El debut de Ramiro Tulián en la Primera de Belgrano no fue un hecho aislado ni producto del azar. Fue la consecuencia lógica de un recorrido que comenzó en las canchas de tierra del barrio Las Flores y que se consolidó a través de un proceso formativo paciente, con estaciones claves como la Escuela de Fútbol Medea y su participación en clubes de la Primera B de la Liga Cordobesa.
Tulián dio sus primeros pasos con la pelota en su barrio, donde el potrero sigue siendo escuela de carácter. Allí aprendió a convivir con la presión natural del juego y a destacarse por su personalidad. Su talento llamó la atención rápidamente y encontró en Medea un espacio para ordenar ese potencial. En esa estructura formativa sumó conceptos tácticos, disciplina y roce competitivo en torneos locales, defendiendo camisetas de la Primera B de la Liga Cordobesa, una categoría históricamente formadora.

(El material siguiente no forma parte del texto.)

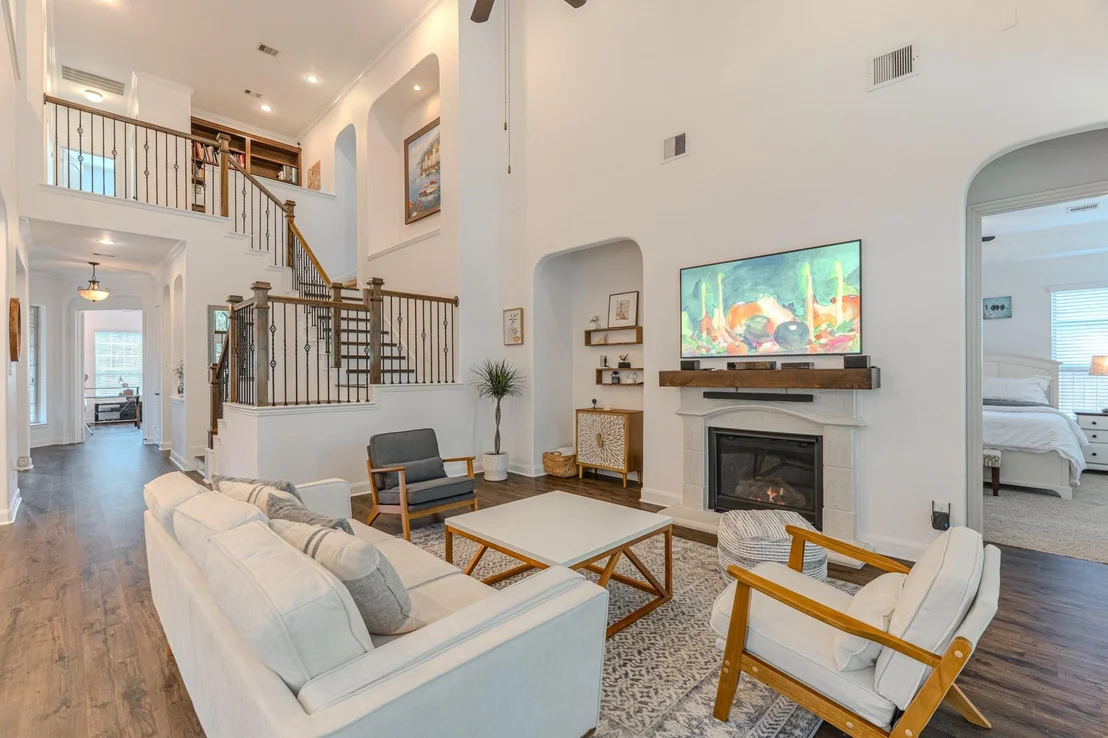 Photo of 30 Fury Ranch Place
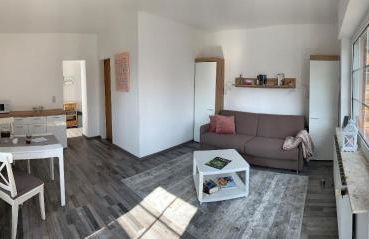 Apartment tom Brook - Foto 43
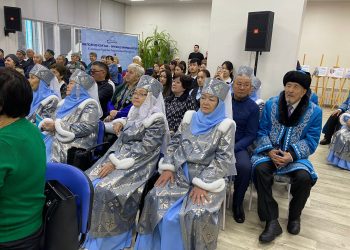 Тәуелсіздік бәрінен қымбат: Желтоқсан оқиғасының қаһармандары естеріктер айтты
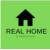 ClasificadosOnline Haciendas Del Rey de Real Home & Properties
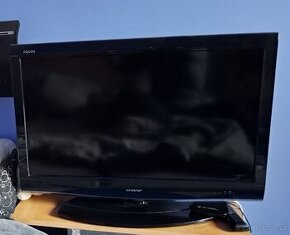 Televize Sharp LC-32DH77E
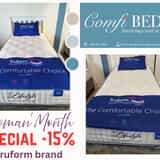 WhatsApp_Image_2025_08_12_at_13.12.34_1754997331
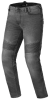 Jeansy_SHIMA_ZENITH_MEN_Grey-removebg-preview.png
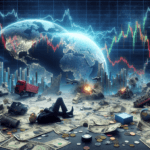 【2chまとめ】核戦争起きたら株価めっちゃ下がるらしいな...NISA頼りなのに老後どうすりゃいいんだよ  [237216734]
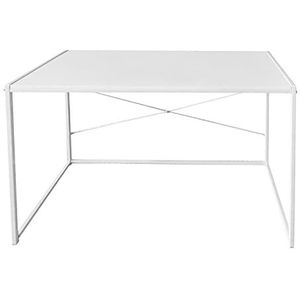 Bureau Stoer - laptoptafel - computertafel - 120 x 60 cm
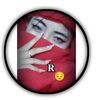 rumaanqurux779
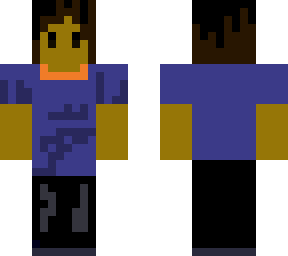 na-kel
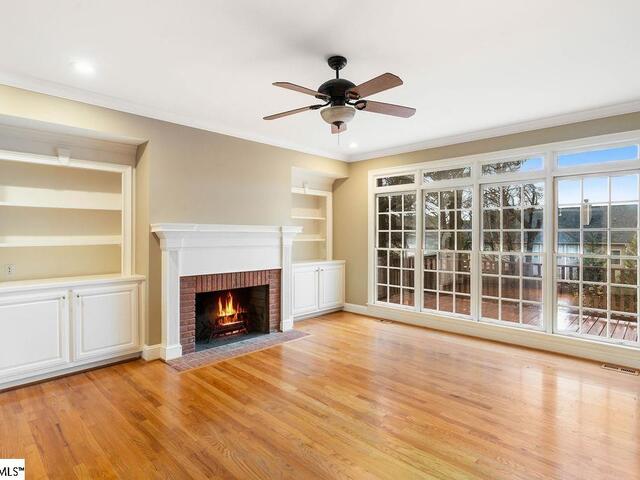 Photo of 108 Royal Troon Court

Ese proceso silencioso fue moldeando a un futbolista completo. Con buen manejo, lectura de juego y una madurez poco habitual para su edad, Tulián comenzó a ser observado por captadores de clubes de AFA. El salto a Belgrano representó un punto de inflexión: pasó de destacarse en el ámbito local a competir en un contexto de mayor exigencia, con entrenamientos diarios y un seguimiento integral.
En el predio celeste fue creciendo paso a paso. Se ganó un lugar en las divisiones juveniles y pronto empezó a integrar de manera estable las selecciones juveniles de la Asociación del Fútbol Argentino, experiencia que potenció su evolución. Vestir la camiseta nacional no sólo significó un reconocimiento a su rendimiento, sino también la posibilidad de medirse con los mejores talentos del país y sumar roce internacional.

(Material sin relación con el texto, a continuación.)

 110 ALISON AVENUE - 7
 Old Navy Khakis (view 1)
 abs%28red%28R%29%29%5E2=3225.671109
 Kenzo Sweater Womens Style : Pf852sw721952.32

Su debut en Primera fue la síntesis de ese recorrido. Cuando el entrenador decidió enviarlo al campo de juego, Tulián mostró aplomo y convicción. El pibe de 18 años ingresó en lugar de….Franco Vázquez, de 37 cumplidos este domingo. Sí, por “el Mudo”, que es una institución y que como é, surgió de Atlético Carlos Paz y Barrio Parque.

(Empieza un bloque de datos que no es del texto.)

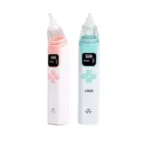 پوار بینی (فین گیر) برقی نوزاد مدل MX-699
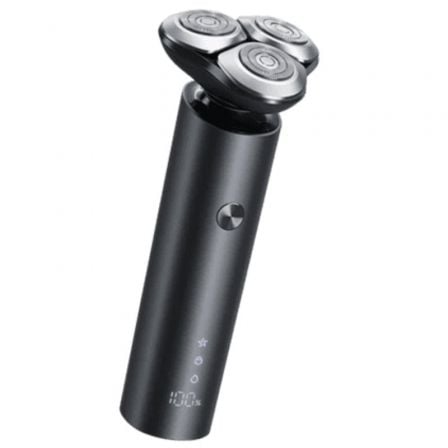 art_xia-pae-afe-el-sh-s301-bk_1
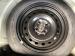 Toyota Starlet Cross 1.5 XS auto - Thumbnail 21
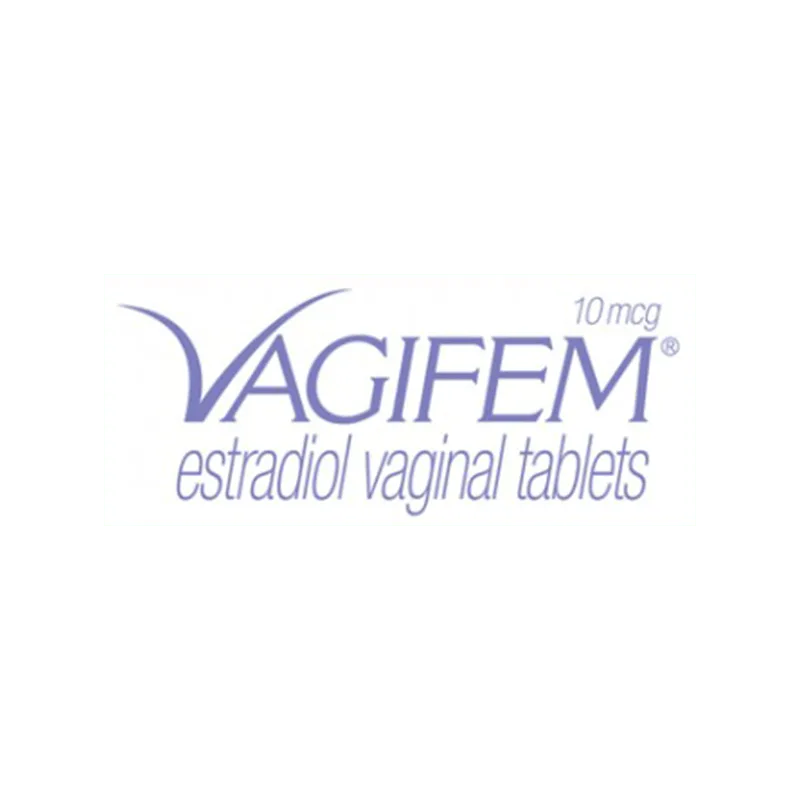 vagifem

No desentonó, pidió la pelota y se animó a jugar, como lo hacía en Las Flores. El salto de escala no alteró su esencia.
En Belgrano valoran especialmente su capacidad para sostener el rendimiento y su mentalidad competitiva. Puertas adentro destacan su profesionalismo y su predisposición para aprender, rasgos que explican por qué es considerado uno de los proyectos más interesantes de la cantera.
La historia de Ramiro Tulián es también la de muchos chicos del fútbol cordobés: empieza en el barrio, se fortalece en las escuelas formativas y encuentra en los clubes de la Liga Cordobesa una plataforma para crecer. Hoy, con el debut consumado y el respaldo de su trayectoria en juveniles de AFA, el desafío será consolidarse.
Pero más allá de lo que venga, su estreno ya dejó una certeza: el sueño que nació en Las Flores dio el primer gran paso en Alberdi. Y recién empieza.